Today, Maria describes her father as having “the body of a 22 year-old.” He is still able to manage his diabetes without any diabetic complications, and continues to work and maintain an active lifestyle.
The upside to living with someone with diabetes is that Maria and her family learned the importance of healthy eating and exercise firsthand. Maria still maintains these healthy habits to this day, which she chronicles in her book, The Everygirl’s Guide to Diet and Fitness.
“As far as my book goes, I based it entirely on my father, using him as the example for all of us to follow for long-term fitness and health. His disease got my family eating properly from childhood,” commented Maria. “Studies say that healthy eating habits instilled in childhood lead to healthy eating in adulthood. I am no contradiction and again I credit it all ironically to diabetes.”

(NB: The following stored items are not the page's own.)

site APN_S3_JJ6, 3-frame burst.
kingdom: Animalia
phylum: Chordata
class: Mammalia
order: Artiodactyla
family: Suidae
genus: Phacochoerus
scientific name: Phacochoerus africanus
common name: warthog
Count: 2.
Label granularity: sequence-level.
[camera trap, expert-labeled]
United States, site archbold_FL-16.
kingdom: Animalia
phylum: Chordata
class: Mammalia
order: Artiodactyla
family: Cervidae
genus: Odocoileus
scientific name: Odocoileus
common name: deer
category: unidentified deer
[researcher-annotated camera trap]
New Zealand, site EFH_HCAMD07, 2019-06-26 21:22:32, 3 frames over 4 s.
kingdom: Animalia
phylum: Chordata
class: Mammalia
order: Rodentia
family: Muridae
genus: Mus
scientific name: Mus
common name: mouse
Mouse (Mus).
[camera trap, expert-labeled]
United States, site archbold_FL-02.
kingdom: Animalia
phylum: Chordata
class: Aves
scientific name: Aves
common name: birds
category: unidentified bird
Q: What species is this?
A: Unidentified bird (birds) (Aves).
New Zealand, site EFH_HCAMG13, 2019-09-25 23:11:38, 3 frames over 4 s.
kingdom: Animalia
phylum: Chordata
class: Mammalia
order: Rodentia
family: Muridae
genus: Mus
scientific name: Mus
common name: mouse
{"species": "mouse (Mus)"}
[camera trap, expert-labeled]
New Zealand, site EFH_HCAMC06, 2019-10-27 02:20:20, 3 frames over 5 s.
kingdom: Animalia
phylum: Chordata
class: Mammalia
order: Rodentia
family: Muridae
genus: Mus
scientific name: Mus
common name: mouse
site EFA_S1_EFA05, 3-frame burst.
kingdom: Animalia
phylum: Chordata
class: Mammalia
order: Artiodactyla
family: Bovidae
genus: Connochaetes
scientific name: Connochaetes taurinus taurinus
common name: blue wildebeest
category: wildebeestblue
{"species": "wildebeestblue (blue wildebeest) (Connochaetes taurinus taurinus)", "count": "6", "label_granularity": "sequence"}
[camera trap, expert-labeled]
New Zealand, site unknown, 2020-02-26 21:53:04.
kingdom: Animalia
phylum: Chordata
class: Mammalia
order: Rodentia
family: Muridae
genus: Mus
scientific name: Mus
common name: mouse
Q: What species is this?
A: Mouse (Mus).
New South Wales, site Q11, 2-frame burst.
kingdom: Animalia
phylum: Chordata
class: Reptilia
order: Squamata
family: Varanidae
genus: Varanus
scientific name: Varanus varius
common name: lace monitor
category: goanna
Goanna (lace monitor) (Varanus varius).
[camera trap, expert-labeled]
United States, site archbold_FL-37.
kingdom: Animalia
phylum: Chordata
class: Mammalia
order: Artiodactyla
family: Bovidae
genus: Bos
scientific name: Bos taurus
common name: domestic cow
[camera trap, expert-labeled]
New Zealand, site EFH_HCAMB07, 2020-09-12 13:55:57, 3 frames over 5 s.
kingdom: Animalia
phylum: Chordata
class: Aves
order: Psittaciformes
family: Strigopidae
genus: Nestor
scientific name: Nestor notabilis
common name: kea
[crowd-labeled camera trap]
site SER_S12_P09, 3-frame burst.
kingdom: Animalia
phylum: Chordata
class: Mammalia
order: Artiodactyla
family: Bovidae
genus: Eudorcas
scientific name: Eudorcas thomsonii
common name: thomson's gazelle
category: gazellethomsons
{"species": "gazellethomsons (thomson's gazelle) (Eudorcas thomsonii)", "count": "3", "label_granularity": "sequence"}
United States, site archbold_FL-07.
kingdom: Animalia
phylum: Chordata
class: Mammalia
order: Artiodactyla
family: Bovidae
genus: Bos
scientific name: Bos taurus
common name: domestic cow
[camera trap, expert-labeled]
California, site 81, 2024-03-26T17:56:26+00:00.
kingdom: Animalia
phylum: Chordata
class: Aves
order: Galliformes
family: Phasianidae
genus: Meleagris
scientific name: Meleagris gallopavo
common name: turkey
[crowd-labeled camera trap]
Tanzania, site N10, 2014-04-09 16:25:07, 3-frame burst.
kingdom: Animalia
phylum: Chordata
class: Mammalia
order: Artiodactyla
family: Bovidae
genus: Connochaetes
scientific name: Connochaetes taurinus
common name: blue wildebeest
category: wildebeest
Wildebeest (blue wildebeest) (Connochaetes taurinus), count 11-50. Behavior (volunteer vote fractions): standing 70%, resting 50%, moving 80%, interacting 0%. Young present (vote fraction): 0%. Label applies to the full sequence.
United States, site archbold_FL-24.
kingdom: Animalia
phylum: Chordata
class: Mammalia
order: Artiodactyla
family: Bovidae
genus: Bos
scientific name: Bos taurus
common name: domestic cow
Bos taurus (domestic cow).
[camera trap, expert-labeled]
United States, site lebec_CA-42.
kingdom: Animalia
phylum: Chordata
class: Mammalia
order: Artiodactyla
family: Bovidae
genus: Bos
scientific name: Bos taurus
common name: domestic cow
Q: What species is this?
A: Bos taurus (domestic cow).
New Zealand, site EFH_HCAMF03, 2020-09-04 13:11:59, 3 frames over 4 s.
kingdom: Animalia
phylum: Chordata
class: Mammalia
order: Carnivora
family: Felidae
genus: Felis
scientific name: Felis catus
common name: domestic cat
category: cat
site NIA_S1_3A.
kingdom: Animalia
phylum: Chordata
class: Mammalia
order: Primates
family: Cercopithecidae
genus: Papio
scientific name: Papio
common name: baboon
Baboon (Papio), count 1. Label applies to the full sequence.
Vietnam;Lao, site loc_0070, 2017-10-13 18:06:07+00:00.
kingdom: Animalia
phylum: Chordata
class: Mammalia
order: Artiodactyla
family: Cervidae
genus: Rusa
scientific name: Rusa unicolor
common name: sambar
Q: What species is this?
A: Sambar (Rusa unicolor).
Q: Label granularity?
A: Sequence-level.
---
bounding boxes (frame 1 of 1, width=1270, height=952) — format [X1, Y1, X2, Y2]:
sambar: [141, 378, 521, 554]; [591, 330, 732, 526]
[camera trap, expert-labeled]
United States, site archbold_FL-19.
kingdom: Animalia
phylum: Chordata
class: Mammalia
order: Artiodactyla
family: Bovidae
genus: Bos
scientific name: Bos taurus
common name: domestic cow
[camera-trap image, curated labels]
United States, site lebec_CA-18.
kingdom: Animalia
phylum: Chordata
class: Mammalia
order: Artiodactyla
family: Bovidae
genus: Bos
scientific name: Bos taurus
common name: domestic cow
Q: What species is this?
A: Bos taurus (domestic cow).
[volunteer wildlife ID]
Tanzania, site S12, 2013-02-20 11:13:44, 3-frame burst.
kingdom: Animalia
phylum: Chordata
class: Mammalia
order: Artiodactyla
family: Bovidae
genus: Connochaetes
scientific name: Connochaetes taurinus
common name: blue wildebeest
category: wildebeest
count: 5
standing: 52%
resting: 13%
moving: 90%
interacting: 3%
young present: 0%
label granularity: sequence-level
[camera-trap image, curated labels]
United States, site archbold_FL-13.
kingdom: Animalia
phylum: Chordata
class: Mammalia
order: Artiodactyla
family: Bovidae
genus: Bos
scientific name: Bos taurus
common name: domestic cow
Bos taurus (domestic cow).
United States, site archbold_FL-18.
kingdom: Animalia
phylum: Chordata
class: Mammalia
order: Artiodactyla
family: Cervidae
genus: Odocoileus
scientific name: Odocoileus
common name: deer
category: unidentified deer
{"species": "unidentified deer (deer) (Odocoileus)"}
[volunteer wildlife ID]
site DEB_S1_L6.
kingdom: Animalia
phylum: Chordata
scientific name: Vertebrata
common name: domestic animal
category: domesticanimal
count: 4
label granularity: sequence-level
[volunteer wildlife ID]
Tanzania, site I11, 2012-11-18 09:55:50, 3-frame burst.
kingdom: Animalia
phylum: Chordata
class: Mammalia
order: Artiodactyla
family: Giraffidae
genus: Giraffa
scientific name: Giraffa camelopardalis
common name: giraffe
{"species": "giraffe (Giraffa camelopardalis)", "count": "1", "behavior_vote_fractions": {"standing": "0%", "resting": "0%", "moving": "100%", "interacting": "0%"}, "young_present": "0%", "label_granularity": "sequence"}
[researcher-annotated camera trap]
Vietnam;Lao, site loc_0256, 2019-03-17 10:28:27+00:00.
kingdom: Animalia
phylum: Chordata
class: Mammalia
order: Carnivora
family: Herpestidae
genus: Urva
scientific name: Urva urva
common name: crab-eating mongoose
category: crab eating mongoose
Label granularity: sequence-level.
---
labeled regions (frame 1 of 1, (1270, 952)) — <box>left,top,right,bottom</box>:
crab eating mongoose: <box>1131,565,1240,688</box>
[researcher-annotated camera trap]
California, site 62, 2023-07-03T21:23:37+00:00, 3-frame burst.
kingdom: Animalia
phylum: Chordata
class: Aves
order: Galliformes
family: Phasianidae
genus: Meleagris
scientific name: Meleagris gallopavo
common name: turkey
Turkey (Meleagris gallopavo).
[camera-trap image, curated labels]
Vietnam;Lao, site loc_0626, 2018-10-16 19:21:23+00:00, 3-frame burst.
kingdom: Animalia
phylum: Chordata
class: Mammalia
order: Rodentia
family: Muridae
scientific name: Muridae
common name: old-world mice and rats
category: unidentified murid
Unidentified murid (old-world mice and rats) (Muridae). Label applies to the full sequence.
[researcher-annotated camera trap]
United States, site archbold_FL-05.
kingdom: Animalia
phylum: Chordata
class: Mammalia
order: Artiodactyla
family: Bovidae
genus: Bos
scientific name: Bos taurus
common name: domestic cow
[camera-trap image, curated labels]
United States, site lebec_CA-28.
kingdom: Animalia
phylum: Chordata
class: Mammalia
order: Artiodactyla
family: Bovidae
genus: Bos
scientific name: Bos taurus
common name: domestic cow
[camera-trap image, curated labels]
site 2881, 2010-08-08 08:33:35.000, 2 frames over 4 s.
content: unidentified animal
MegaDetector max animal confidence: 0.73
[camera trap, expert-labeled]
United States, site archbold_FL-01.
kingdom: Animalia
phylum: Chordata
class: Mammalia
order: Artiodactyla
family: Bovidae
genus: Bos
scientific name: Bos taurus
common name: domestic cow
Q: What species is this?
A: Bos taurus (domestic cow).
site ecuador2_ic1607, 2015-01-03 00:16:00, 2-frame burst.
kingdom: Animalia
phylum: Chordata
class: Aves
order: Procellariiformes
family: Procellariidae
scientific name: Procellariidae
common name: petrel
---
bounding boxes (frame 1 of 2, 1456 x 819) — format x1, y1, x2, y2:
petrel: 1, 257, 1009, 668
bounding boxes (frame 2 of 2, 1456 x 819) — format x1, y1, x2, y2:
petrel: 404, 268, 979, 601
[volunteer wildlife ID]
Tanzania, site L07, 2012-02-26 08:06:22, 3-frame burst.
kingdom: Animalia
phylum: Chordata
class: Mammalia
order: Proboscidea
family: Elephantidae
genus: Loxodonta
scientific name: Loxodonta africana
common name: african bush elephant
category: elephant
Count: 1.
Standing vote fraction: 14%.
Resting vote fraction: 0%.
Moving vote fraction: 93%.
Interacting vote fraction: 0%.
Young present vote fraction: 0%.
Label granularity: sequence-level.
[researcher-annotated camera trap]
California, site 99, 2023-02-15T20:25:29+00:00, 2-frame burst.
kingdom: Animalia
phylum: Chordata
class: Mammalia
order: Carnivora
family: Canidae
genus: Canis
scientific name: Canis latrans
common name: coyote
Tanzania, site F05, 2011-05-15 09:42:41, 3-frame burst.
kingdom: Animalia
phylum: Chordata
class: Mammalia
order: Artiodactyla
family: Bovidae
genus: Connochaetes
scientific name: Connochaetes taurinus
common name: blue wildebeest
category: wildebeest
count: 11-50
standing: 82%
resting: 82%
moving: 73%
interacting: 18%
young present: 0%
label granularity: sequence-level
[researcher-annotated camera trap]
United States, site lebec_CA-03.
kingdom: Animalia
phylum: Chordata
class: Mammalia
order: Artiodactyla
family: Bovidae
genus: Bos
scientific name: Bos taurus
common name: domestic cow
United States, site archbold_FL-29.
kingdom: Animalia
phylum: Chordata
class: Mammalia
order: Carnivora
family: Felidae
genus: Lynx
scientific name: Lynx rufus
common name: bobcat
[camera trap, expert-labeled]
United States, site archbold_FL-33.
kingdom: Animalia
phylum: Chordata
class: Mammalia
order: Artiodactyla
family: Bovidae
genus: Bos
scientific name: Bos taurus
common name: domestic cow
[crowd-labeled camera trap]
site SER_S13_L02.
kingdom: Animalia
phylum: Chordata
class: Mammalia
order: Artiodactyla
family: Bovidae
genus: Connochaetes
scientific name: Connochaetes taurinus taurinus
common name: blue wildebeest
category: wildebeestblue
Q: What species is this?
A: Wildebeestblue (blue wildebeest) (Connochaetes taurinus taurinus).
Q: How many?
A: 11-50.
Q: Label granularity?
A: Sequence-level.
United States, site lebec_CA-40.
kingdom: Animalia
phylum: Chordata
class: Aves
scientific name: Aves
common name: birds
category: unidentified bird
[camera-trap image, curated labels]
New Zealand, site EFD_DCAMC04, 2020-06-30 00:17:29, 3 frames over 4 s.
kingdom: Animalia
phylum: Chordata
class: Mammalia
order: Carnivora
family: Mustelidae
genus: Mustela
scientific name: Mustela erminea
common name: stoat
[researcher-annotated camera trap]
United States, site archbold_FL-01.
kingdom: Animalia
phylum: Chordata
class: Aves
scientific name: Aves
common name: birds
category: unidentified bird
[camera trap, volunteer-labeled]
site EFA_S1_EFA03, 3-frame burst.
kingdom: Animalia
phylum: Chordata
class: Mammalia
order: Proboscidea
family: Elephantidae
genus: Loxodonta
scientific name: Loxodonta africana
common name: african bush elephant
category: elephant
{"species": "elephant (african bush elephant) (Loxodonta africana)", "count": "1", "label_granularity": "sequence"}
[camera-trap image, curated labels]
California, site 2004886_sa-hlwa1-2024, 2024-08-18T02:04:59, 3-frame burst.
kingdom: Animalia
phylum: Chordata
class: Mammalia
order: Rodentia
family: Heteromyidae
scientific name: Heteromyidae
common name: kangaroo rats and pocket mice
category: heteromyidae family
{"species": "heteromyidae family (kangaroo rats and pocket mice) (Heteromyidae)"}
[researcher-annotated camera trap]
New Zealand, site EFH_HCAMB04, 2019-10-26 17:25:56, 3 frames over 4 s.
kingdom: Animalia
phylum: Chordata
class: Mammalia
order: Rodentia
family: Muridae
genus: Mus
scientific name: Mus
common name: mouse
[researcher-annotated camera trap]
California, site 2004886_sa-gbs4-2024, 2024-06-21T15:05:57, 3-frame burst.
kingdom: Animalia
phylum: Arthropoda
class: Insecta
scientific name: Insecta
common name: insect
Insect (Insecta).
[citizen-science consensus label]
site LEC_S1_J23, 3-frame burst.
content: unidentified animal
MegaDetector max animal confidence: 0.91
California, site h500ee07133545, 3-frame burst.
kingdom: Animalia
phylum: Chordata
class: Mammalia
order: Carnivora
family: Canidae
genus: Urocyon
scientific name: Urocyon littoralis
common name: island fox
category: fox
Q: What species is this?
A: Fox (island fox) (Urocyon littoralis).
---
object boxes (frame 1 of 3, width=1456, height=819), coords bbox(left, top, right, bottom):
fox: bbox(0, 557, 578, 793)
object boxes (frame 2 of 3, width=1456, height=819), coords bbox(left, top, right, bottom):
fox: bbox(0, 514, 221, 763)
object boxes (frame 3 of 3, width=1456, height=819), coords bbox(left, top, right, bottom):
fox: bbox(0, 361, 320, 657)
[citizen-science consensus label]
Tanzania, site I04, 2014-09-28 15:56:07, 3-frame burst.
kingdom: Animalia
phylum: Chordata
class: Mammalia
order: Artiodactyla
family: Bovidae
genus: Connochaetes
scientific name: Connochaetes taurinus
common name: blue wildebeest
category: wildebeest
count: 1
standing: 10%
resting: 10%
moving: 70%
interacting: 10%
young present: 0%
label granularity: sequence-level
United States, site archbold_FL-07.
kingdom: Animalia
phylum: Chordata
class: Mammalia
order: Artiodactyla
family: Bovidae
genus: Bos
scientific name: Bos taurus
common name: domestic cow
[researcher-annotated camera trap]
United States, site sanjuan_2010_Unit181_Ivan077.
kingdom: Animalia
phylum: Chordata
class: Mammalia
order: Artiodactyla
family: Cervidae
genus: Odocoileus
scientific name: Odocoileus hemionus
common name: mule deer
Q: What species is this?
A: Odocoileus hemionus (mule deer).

Maria and her family remain optimistic about her father’s diabetes, using their experience to help educate and comfort other families dealing with diabetes.
“The positive spin and message to all [people with diabetes] and families is the disease does not have to destroy you,” she said. “In fact, in the same irony as my father’s case, it can enhance life quality for [people with the disease] and their entire families. I think this the best way [to approach] diabetes is to take the disease [head-on], rather than play or fall victim to it.”
Maria relies on her journey with her father to fuel her advocacy and charitable work. Like many others, Maria is eagerly waiting for new breakthroughs in diabetes treatments and cures, but in the meantime she is focusing on educating people and raising awareness about diabetes.
While Maria continues her diabetes advocacy work from Los Angeles, she appreciates the work that Joslin Diabetes Center spearheads in Boston.
“I love what Joslin has done and continues to do as much as I love Boston: the best food, sports and people in the world. Boston Strong!” she says.